[START Dataset records]

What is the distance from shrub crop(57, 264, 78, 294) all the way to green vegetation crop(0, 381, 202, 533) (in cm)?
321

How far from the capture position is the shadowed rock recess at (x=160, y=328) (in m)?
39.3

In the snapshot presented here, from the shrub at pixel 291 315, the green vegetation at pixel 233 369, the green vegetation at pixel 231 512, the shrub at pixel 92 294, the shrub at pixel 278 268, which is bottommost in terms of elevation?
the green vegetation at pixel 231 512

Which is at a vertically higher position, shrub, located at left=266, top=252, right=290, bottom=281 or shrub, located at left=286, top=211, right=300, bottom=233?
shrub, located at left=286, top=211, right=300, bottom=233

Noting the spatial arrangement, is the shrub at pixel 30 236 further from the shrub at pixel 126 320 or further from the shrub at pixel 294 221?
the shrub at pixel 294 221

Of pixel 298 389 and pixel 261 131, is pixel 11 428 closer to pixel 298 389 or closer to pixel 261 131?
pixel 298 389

[END Dataset records]
[START Dataset records]

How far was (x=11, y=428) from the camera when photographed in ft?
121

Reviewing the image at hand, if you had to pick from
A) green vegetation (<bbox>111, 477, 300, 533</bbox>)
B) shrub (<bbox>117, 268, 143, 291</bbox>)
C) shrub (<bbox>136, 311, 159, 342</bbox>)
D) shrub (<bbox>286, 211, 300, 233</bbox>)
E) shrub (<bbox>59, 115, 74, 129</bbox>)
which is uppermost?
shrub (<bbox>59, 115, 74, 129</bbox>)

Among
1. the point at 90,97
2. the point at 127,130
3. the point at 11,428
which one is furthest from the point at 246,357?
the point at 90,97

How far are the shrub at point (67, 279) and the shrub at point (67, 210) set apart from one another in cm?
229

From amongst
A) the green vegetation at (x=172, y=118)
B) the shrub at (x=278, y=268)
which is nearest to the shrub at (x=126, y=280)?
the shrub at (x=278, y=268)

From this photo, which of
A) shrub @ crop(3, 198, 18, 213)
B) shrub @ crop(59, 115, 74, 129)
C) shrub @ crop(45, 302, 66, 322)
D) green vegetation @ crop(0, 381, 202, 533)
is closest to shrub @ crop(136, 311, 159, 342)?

[END Dataset records]

● Aim:
Copy out everything from the line containing "How far was" down to the line containing "is closest to", both of those lines included, with each line written as it appears in the records.

● Full output:
How far was (x=11, y=428) from the camera when photographed in ft?
121

Reviewing the image at hand, if you had to pick from
A) green vegetation (<bbox>111, 477, 300, 533</bbox>)
B) shrub (<bbox>117, 268, 143, 291</bbox>)
C) shrub (<bbox>136, 311, 159, 342</bbox>)
D) shrub (<bbox>286, 211, 300, 233</bbox>)
E) shrub (<bbox>59, 115, 74, 129</bbox>)
which is uppermost?
shrub (<bbox>59, 115, 74, 129</bbox>)

Among
1. the point at 90,97
2. the point at 127,130
3. the point at 11,428
which one is furthest from the point at 246,357?
the point at 90,97

How far are the shrub at point (67, 279) and the shrub at point (67, 210) set apart from one another in cm?
229

From amongst
A) the green vegetation at (x=172, y=118)
B) the shrub at (x=278, y=268)
which is nearest to the shrub at (x=126, y=280)?
the shrub at (x=278, y=268)

From this photo, which of
A) shrub @ crop(3, 198, 18, 213)
B) shrub @ crop(59, 115, 74, 129)
C) shrub @ crop(45, 302, 66, 322)
D) green vegetation @ crop(0, 381, 202, 533)
is closest to shrub @ crop(136, 311, 159, 342)?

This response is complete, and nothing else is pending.